提示文 |

☆ ☆ ☆ ☆ ☆

明治学院高等部神学予科に進み、卒業後、神戸神学校に入学しますが、結核が重症化し何度か死の淵をさまよいます。
 病苦の中で、貧しい人々の救済事業に携わることで生きた証を立てようと神戸のスラム街に住み込みます。生活条件の極度に悪いスラム街の救済活動の中で奇跡的に健康を回復し、ハル婦人と出会い結婚します。そして、二人してスラム街で悪戦苦闘するのでした

 

③ アメリカ留学

大正3年、26歳のときにスラム街での救済活動に限界を感じ、アメリカのプリンストン神学校・大学に入学します。アメリカの社会事業や労働運動を垣間見るなど幅広い学問を修め帰国します。

 

④ 各種社会運動を指導

アメリカから帰国後、「救貧から防貧へ」をスローガンに、労働運動、農民運動、普通選挙活動、生活協同組合運動などの先頭に立ち、大正デモクラシーの一翼を担いました。
豊彦は、組合運動の指導者として神戸の三菱造船所などの労働争議を指導しますが敗北します。また、急進的な勢力の増大とともに、活動の場を農民運動に移していきます。大正11年に日本農民組合を設立し、各地の小作争議を組織し指導しました。
 普通選挙活動では、労働者に選挙権を与えよと訴え、労働者を大同団結させていったのです。その運動は議会を動かし大正9年、普選法案を提出させますが、このときは政府の思惑で実現できませんでした。

☆ ☆ ☆ ☆ ☆

表示データ |
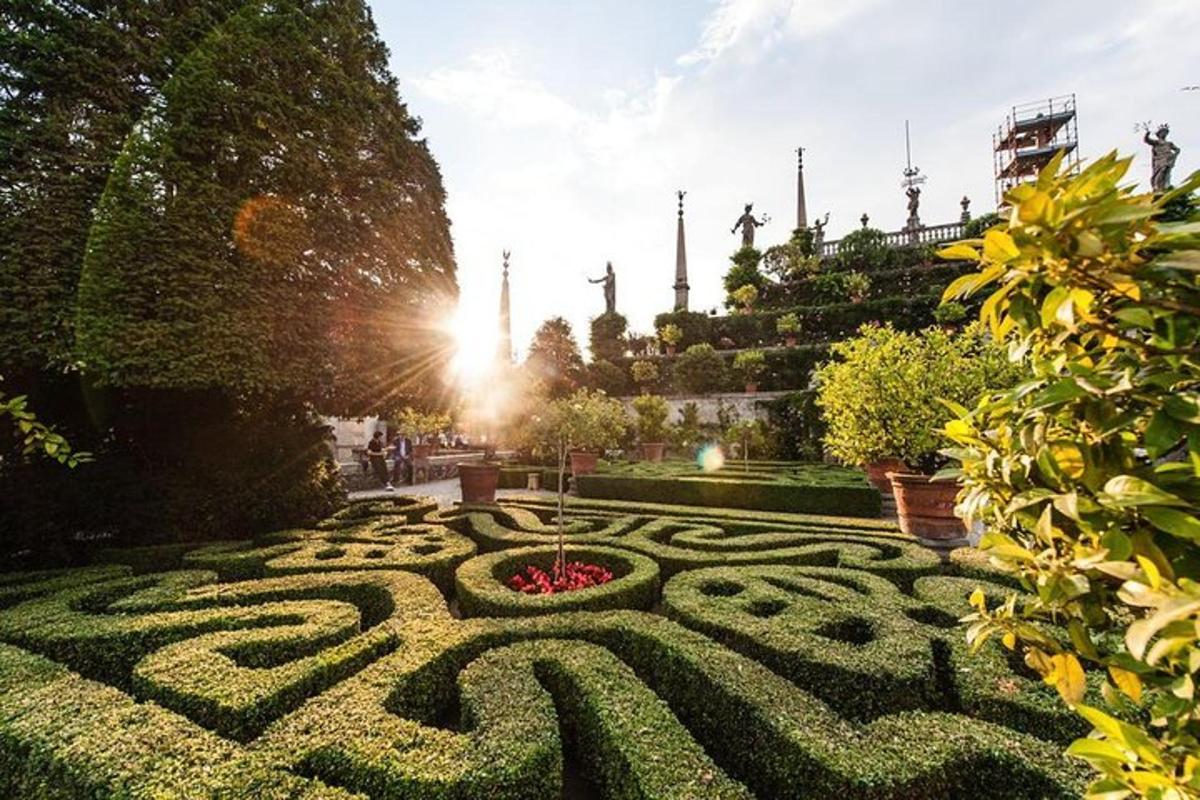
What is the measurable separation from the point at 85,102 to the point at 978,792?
1107 cm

☆ ☆ ☆ ☆ ☆

課題 |
次の1.〜3.が提示文の内容と合うかどうか、それぞれ「はい」か「いいえ」で答え、判断の決め手となる提示文の語句をそのまま引用すること。
1. 大正3年、26歳のときにアメリカのプリンストン神学校・大学に入学した。
2. 豊彦が指導した神戸の三菱造船所などの労働争議は勝利に終わった。
3. 大正9年に提出された普選法案は、そのときに実現した。

解答例 |
1. はい。「大正3年、26歳のときにスラム街での救済活動に限界を感じ、アメリカのプリンストン神学校・大学に入学します。」
2. いいえ。「神戸の三菱造船所などの労働争議を指導しますが敗北します。」
3. いいえ。「このときは政府の思惑で実現できませんでした。」